Des scientifiques de l’Université d’Oxford développent un test COVID-19 “ extrêmement rapide ” de 5 minutes

La Radcliffe Camera de l’Université d’Oxford plus tôt cette année, après que les étudiants ont été renvoyés chez eux et que les touristes ont été exhortés à rester à l’écart de la ville. Christopher Furlong / .

Des scientifiques de l’Université d’Oxford ont développé un test COVID-19 «extrêmement rapide» qui peut produire des résultats en moins de cinq minutes, a annoncé jeudi l’université.

Les chercheurs espéraient que le test pourrait éventuellement être utilisé dans les aéroports, les salles de concert et les entreprises pour créer rapidement des espaces sans COVID.

L’université a déclaré qu’elle espérait commencer le développement de produits au début de 2021, avec un appareil approuvé disponible dans les six mois.
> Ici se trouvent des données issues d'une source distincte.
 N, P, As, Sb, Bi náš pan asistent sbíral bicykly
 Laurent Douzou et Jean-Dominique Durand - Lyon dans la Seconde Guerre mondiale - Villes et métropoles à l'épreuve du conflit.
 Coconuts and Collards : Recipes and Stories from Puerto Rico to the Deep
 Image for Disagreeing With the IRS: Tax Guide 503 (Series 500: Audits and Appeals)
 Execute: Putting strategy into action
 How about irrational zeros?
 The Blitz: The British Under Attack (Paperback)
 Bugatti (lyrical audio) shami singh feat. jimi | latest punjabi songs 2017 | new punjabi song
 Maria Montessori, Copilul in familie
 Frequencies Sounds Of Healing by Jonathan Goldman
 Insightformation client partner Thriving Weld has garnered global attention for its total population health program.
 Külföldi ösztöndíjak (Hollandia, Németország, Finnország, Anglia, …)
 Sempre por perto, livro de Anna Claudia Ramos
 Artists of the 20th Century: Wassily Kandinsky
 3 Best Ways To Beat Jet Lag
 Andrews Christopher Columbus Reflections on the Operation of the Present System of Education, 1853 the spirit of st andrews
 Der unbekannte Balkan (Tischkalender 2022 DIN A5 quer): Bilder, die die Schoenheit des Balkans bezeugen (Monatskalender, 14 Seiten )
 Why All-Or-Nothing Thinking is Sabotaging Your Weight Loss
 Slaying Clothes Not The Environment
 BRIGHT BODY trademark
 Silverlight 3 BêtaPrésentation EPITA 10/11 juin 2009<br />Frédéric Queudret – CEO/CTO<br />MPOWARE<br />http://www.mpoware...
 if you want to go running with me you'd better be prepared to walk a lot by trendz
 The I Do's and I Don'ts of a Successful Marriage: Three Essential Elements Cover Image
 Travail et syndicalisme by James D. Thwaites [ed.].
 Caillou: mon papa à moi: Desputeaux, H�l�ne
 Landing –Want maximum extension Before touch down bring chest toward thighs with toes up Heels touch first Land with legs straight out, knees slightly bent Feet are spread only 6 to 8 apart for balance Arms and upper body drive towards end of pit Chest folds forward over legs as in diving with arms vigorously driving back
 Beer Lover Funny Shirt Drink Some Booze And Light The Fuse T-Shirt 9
Il travaille actuellement à la création d’une société dérivée, à la recherche d’investissements pour accélérer le test dans un appareil entièrement intégré.

Plus tôt cette semaine, Siemens Healthineers SHL, -0,91%, a lancé un test antigénique rapide qui peut identifier le virus dans les 15 minutes, avec des plans pour qu’il soit soumis à l’autorisation d’utilisation d’urgence de la Food and Drug Administration.

Le test d’Oxford est capable d’identifier le SRAS-CoV-2, le virus qui cause le COVID-19, avec «une grande précision», ont déclaré les chercheurs dans une étude de pré-impression qui n’a pas encore fait l’objet d’un examen par les pairs. Il peut également différencier le virus d’autres infections telles que la grippe et les coronavirus humains saisonniers, a ajouté l’étude.

Le professeur Achillefs Kapanidis, du département de physique d’Oxford, a déclaré: «Notre méthode détecte rapidement les particules virales intactes; ce qui signifie que le test est simple, extrêmement rapide et rentable. »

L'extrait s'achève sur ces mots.